Opening a Database with Column Families

Every RocksDB database has at least one column family called “default”:
#include <rocksdb/db.h>
#include <vector>

rocksdb::DB* db;
std::vector<rocksdb::ColumnFamilyHandle*> handles;

// Define column families
std::vector<rocksdb::ColumnFamilyDescriptor> column_families;

// Default column family (always required)
column_families.push_back(rocksdb::ColumnFamilyDescriptor(
    rocksdb::kDefaultColumnFamilyName,
    rocksdb::ColumnFamilyOptions()));

// Custom column families
column_families.push_back(rocksdb::ColumnFamilyDescriptor(
    "users",
    rocksdb::ColumnFamilyOptions()));
    
column_families.push_back(rocksdb::ColumnFamilyDescriptor(
    "posts",
    rocksdb::ColumnFamilyOptions()));

// Open database
rocksdb::Status s = rocksdb::DB::Open(
    rocksdb::DBOptions(),
    "/tmp/testdb",
    column_families,
    &handles,
    &db);

if (!s.ok()) {
  std::cerr << "Failed to open: " << s.ToString() << std::endl;
}
You must open ALL existing column families when opening a database. Use DB::ListColumnFamilies() to discover existing column families.

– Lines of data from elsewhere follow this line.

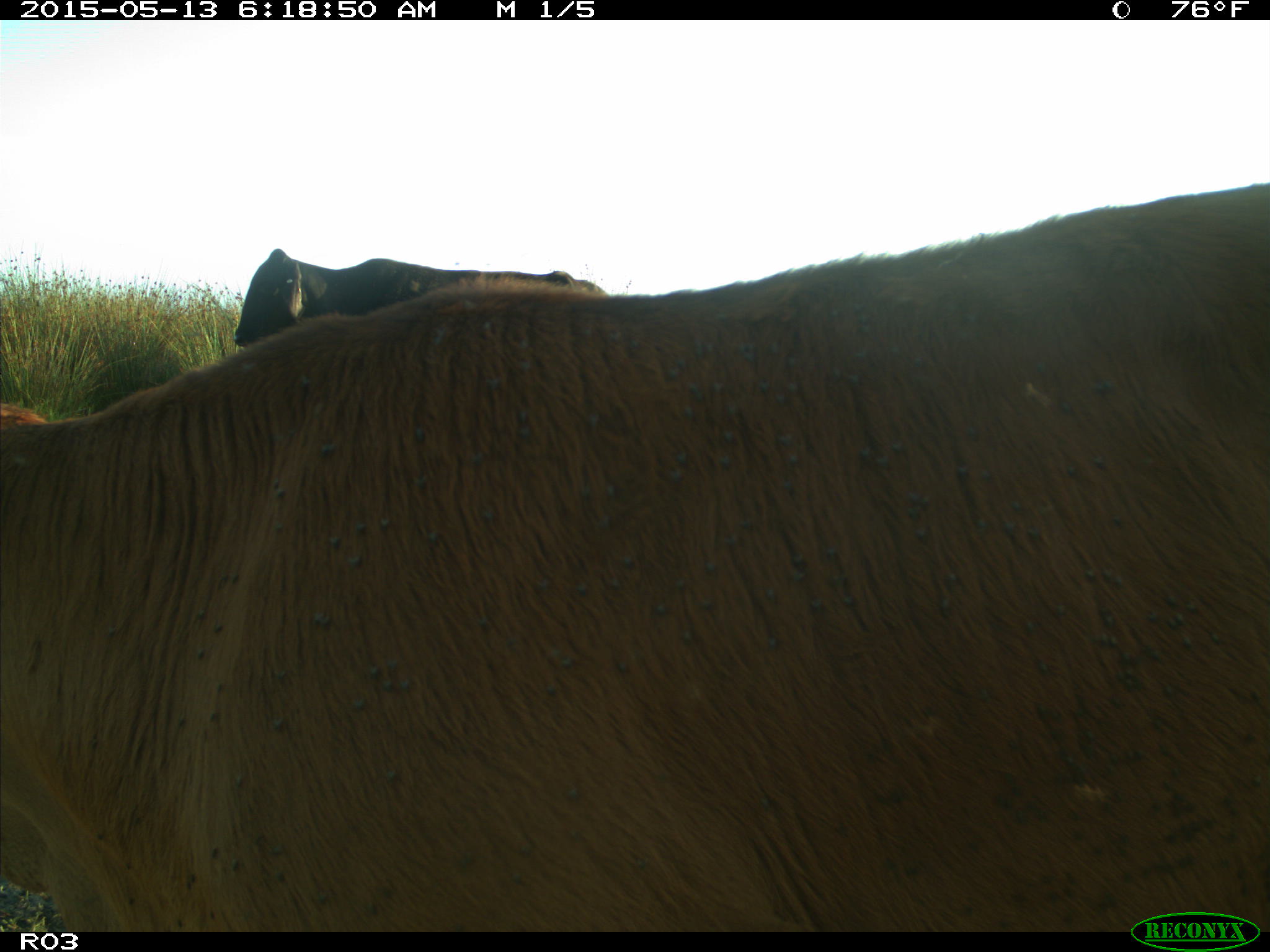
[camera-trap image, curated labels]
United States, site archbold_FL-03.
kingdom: Animalia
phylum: Chordata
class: Mammalia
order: Artiodactyla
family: Bovidae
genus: Bos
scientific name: Bos taurus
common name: domestic cow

Listing Existing Column Families

#include <rocksdb/db.h>

std::vector<std::string> column_families;
rocksdb::Status s = rocksdb::DB::ListColumnFamilies(
    rocksdb::DBOptions(),
    "/tmp/testdb",
    &column_families);

if (s.ok()) {
  for (const auto& cf_name : column_families) {
    std::cout << "Found column family: " << cf_name << std::endl;
  }
}

Creating New Column Families

rocksdb::ColumnFamilyHandle* cf_handle;
rocksdb::ColumnFamilyOptions cf_options;

// Configure options for this column family
cf_options.compression = rocksdb::kZSTD;
cf_options.write_buffer_size = 128 << 20; // 128MB

// Create column family
rocksdb::Status s = db->CreateColumnFamily(cf_options, "metrics", &cf_handle);

if (s.ok()) {
  std::cout << "Created column family: metrics" << std::endl;
}

Reading and Writing Data

Writing to Column Families

// Write to specific column family
rocksdb::WriteOptions write_opts;

// Write to "users" column family
db->Put(write_opts, handles[1], "user:1001", "{\"name\":\"Alice\"}");

// Write to "posts" column family
db->Put(write_opts, handles[2], "post:5001", "{\"title\":\"Hello World\"}");

// Write to default column family
db->Put(write_opts, handles[0], "config:version", "1.0");

Atomic Writes Across Column Families

Use WriteBatch for atomic writes across multiple column families:
#include <rocksdb/write_batch.h>

rocksdb::WriteBatch batch;

// Add operations to batch
batch.Put(handles[1], "user:1001", "{\"name\":\"Alice\"}");
batch.Put(handles[2], "post:5001", "{\"author\":\"user:1001\"}");
batch.Put(handles[0], "counter:posts", "5001");

// Execute atomically
rocksdb::Status s = db->Write(rocksdb::WriteOptions(), &batch);
All operations in a WriteBatch either succeed together or fail together, even across different column families.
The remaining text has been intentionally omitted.